Hidden Tibet: History of Independence and Occupation is a book written by Sergius L. Kuzmin, a specialist of amphibians and history of Mongolia and Tibet, Dr.Sc.(Hist.) and Ph.D.(Biol.) of the Russian Academy of Sciences, Dr.Sc.(H.C.) of the Institute of History and Archeology of Mongolian Academy of Sciences
and published in 2010 by A. Terentyev publishing house, with the support of the International Campaign for Tibet.

The book is devoted to the political history of Tibet. Its central thesis is that historical facts demonstrate that throughout its history, Tibet has never been an integral part of China.

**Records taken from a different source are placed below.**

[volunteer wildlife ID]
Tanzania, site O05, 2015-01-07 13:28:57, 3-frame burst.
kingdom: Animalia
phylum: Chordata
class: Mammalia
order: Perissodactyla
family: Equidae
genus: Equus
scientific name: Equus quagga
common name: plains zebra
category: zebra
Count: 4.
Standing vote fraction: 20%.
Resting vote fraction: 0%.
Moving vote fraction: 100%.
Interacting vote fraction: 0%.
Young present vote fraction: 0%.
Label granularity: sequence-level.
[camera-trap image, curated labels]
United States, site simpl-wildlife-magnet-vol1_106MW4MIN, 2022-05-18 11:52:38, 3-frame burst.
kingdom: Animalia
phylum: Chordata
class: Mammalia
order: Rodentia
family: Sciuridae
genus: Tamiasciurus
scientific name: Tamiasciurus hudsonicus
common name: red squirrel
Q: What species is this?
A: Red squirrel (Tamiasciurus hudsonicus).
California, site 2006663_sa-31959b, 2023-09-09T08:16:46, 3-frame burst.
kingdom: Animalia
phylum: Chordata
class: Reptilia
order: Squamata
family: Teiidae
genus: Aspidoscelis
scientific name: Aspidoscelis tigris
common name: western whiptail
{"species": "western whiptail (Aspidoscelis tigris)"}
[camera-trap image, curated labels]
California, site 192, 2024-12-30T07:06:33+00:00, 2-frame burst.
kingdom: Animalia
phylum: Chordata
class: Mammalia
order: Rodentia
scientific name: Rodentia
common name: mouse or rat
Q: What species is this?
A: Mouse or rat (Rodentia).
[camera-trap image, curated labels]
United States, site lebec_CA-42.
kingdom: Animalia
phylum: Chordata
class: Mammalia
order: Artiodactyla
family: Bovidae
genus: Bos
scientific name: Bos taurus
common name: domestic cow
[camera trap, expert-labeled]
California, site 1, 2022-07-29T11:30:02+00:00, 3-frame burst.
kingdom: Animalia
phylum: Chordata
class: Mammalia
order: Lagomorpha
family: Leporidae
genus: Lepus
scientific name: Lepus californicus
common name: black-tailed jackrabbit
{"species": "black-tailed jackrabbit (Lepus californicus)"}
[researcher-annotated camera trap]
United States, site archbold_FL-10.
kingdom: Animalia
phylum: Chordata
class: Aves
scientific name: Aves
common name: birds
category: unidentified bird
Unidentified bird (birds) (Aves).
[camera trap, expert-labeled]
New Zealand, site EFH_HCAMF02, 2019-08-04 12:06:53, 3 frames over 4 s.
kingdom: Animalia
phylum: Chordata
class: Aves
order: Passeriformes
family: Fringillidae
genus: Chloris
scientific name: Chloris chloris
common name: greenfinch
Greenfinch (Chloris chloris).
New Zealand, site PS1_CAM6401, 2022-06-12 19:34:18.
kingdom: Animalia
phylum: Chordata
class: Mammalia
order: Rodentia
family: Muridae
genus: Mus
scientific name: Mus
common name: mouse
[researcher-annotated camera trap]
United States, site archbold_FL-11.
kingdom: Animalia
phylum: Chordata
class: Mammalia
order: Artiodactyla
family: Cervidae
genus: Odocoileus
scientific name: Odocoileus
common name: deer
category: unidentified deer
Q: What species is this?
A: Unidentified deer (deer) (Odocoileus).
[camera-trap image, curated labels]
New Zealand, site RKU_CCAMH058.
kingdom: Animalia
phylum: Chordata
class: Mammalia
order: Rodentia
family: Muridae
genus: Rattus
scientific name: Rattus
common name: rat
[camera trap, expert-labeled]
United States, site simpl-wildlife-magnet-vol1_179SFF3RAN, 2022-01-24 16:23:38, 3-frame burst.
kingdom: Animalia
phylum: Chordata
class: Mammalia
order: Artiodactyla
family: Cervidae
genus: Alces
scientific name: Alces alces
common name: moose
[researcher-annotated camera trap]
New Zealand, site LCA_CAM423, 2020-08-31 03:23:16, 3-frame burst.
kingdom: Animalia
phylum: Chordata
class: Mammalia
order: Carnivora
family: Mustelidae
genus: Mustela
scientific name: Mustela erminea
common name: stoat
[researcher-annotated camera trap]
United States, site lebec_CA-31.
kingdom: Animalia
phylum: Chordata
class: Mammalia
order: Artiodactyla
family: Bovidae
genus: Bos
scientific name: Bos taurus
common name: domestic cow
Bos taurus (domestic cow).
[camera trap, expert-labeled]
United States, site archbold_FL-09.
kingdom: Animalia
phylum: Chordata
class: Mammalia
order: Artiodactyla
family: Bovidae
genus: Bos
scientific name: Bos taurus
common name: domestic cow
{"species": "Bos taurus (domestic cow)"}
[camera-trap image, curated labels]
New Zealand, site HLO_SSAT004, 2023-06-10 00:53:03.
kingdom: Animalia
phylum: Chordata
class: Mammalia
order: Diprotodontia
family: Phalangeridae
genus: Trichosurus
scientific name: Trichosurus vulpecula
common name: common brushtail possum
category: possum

Presentation of the book was held on March 10, 2010, at the Institute for the regional press. At the presentation of the English edition of the book, which was held on April 10, 2012, in Dharamshala, Tibetan Prime Minister Lobsang Sangay delivered a speech.

On October 14, 2016, Sergey Kuzmin was awarded a degree of honorary doctor of the Institute of History and Archeology of the Academy of Sciences of Mongolia for his significant contribution to the study of the history of Mongolia and the development of Mongolian studies. In 2017 he received the degree of doctor of historical sciences at the Institute of Oriental Studies, Russian Academy of Sciences.